Sunday, March 25, 2012

The Sad Love Story.

                                                                        
A  long time ago in a faraway Kingdom, the brothers and the sisters would wake-up excited for Sunday school, and looking forward to have lunch together after the preaching. Their biggest problem was to find the best building they could afford. But that was a long time ago...

Now, the struggle is to sit down in the same place with "such and such", and when the Lord's supper comes, if  they could still feel the Spirit speaking, they would miss those and the others, and would look around and weep over the empty pews and empty hearts.

I knew that time well myself and still  remember, just around Easter, the flowered skirts and dresses and the men in their Sunday's best getting together in a musty basement, rugs ripped, carpets stained, chairs mismatched ....but that was us, and in that humble setting I got saved, I was born again.

I  knew the days when the pastor was the uppermost authority.
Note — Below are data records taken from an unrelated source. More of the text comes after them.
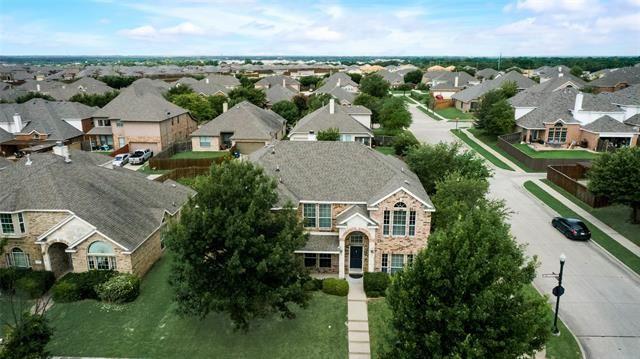 719 Paisley Lane, Red Oak, TX 75154 - MLS#: 14611571
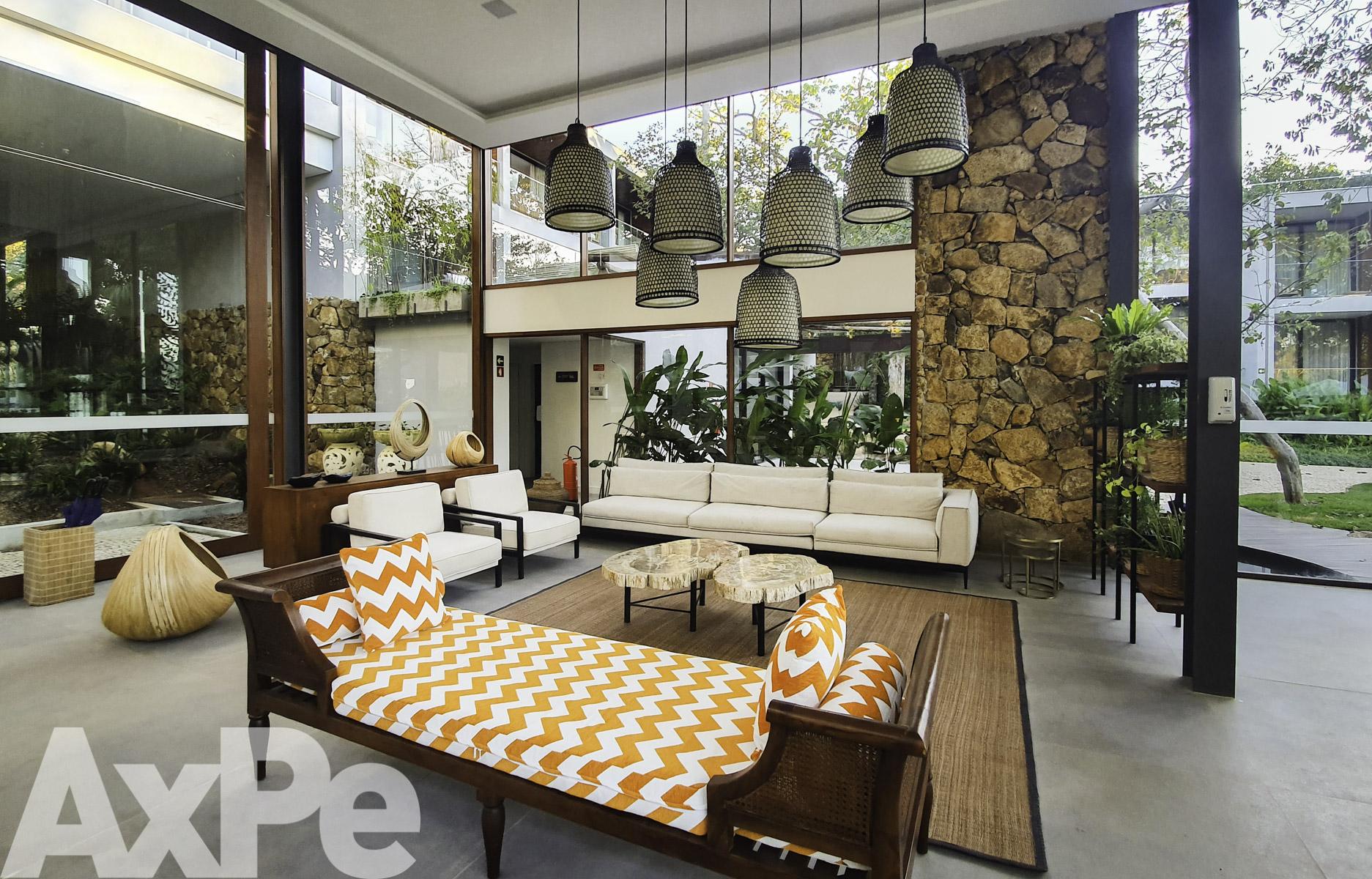 Axpe Apartamento - AX146742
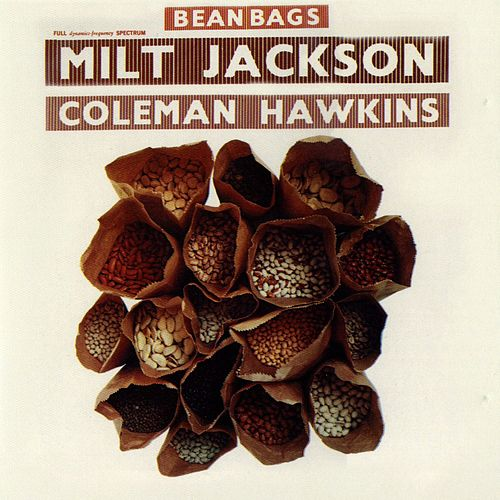 Play & Download Bean Bags by Milt Jackson | Napster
People trusted him, and he loved them. And I was the new convert older people prayed for. We were so pure and didnt even know. We sang older hymns and newer songs of worship, never knowing that amidst that ugliest building was a gloriously beautiful bride: us!
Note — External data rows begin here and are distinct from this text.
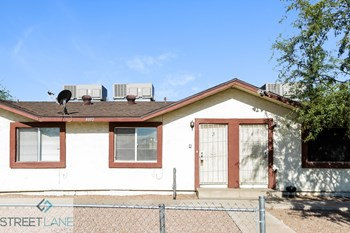 4002 W Tonto St Unit 3 1 Bed House for Rent Photo Gallery 1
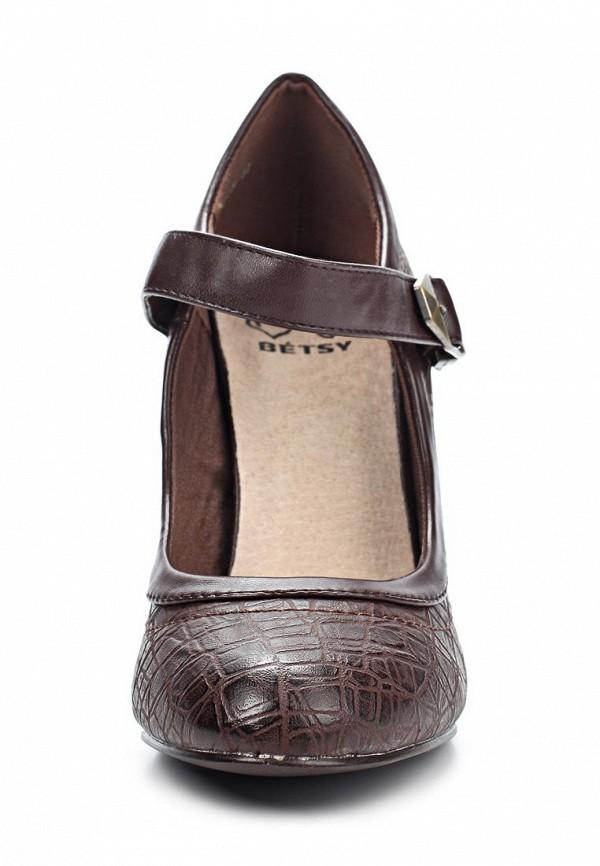 Женские туфли Betsy (Бетси) 329024/01#3: изображение 11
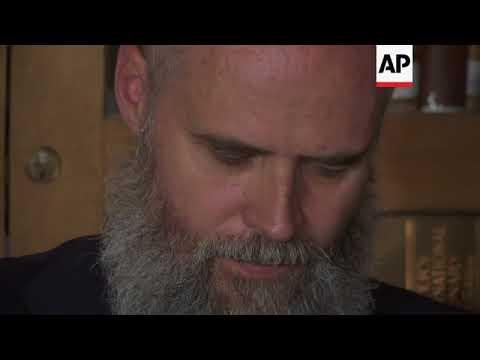 Chilean priests abused by Karadima speak of visit to Vatican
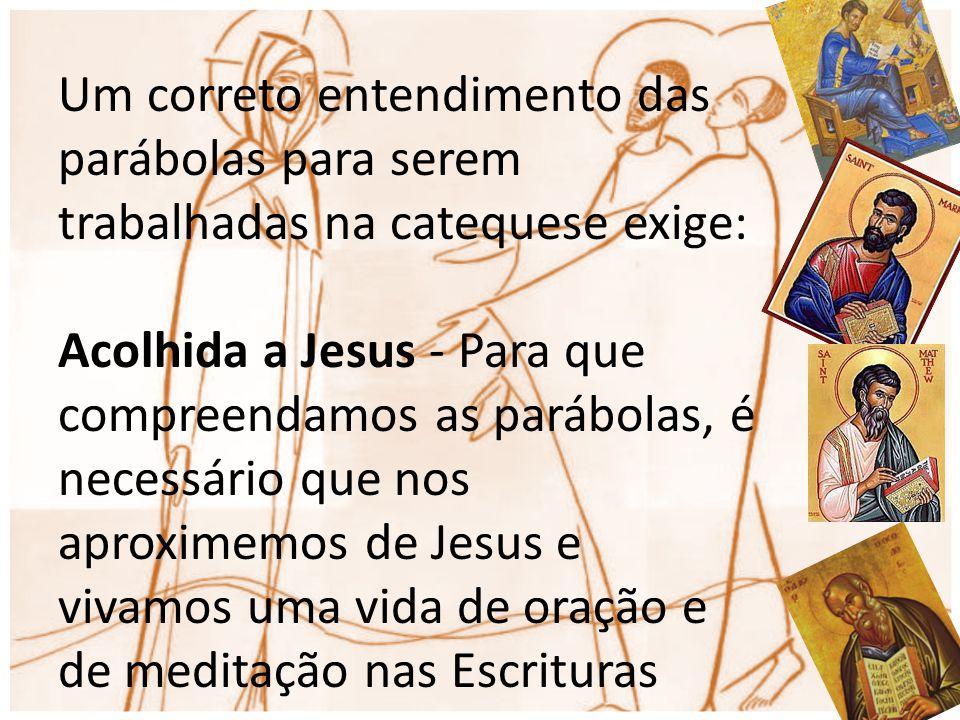 Um correto entendimento das parábolas para serem trabalhadas na catequese exige: Acolhida a Jesus - Para que compreendamos as parábolas, é necessário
But, somewhere along the way we got bigger in numbers and smaller in heart. We got comfortable with better settings and uncomfortable with one another. And then everyone left and some remained, and the others who left went here and there and never found a home for them. And the remaining ones never missed them either...never looked around and wept  for the time of innocence and glory,  never cried out for the brothers and sisters that once were and now no more.

And so the hearts got even colder, and the eyes turned to marble floors and wood treatments, to anything that could numb the unknown pain of the vanishing Splendor and missing siblings. We will manage the building, we will manage the money, we will occupy ourselves...

And so we got comfortable with having and managing everything and uncomfortable with being managed and hearing anything...and that's how we let him go, our pastor...first in our hearts, then in our whispers, eventually it was done.

To be continued...





1 comment:

Anonymous said...

nicely written , a reality for many churches today.